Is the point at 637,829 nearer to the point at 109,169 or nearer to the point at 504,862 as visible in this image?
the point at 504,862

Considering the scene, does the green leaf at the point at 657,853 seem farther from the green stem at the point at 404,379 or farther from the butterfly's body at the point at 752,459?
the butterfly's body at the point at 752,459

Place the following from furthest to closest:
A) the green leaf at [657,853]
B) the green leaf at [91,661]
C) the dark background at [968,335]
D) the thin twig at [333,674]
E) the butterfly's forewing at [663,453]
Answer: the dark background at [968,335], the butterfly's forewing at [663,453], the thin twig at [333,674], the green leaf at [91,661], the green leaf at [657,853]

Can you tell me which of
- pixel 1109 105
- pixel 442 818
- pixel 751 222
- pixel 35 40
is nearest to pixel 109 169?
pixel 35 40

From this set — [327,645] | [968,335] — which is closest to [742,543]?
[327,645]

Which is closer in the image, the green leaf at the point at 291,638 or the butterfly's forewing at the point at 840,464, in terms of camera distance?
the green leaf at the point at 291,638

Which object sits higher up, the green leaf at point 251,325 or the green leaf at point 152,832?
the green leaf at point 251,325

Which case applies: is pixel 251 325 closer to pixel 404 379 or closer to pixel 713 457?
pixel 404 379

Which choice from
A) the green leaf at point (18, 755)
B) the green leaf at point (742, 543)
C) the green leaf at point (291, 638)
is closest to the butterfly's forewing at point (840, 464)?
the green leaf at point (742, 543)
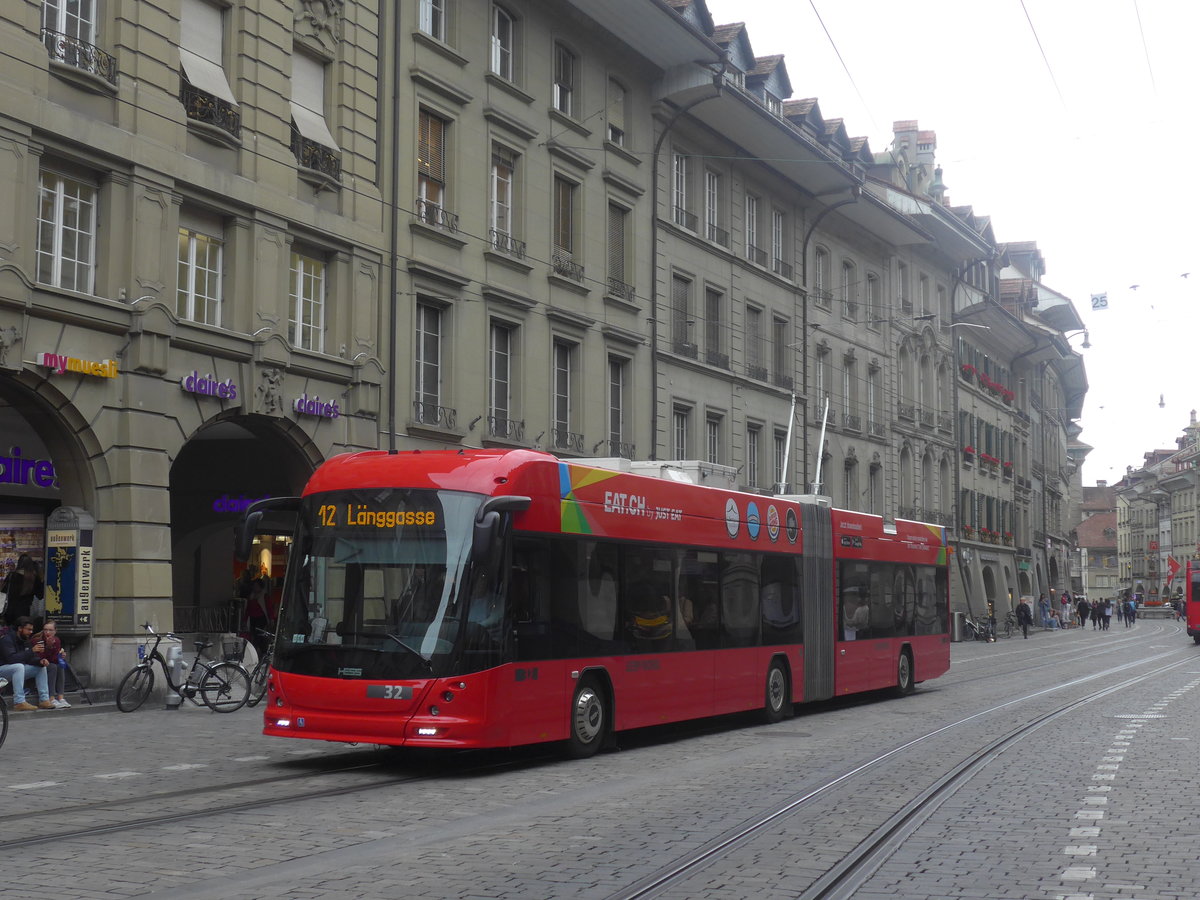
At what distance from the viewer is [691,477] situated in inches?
693

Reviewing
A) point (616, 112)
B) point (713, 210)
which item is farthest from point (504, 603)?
point (713, 210)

Objective: Could you reproduce every one of the entries above, word for word, leaving out the pictures?

Output of the exercise:
Is the point at 637,829 nearer to the point at 109,169 or nearer to the point at 504,862 as visible in this image?
the point at 504,862

Considering the scene, does the green leaf at the point at 657,853 seem farther from the green stem at the point at 404,379 or farther from the butterfly's body at the point at 752,459?
the butterfly's body at the point at 752,459

Place the following from furthest to closest:
A) the green leaf at [657,853]
B) the green leaf at [91,661]
C) the dark background at [968,335]
D) the thin twig at [333,674]
E) the butterfly's forewing at [663,453]
Answer: the dark background at [968,335], the butterfly's forewing at [663,453], the thin twig at [333,674], the green leaf at [91,661], the green leaf at [657,853]

Can you tell me which of
- pixel 1109 105
- pixel 442 818
- pixel 751 222
- pixel 35 40
is nearest to pixel 109 169?
pixel 35 40

From this set — [327,645] | [968,335] — which is closest to [742,543]?
[327,645]

Which is closer in the image, the green leaf at the point at 291,638 or the butterfly's forewing at the point at 840,464, in terms of camera distance?
the green leaf at the point at 291,638

Which object sits higher up, the green leaf at point 251,325 or the green leaf at point 152,832?
the green leaf at point 251,325

Which case applies: is pixel 251 325 closer to pixel 404 379 or closer to pixel 713 457?
pixel 404 379

Which choice from
A) the green leaf at point (18, 755)
B) the green leaf at point (742, 543)
C) the green leaf at point (291, 638)
is closest to the butterfly's forewing at point (840, 464)?
the green leaf at point (742, 543)
At what distance from the viewer is [691,477] situated in inches?
693

Reviewing
A) point (616, 112)
B) point (713, 210)
which item is farthest from point (504, 603)?
point (713, 210)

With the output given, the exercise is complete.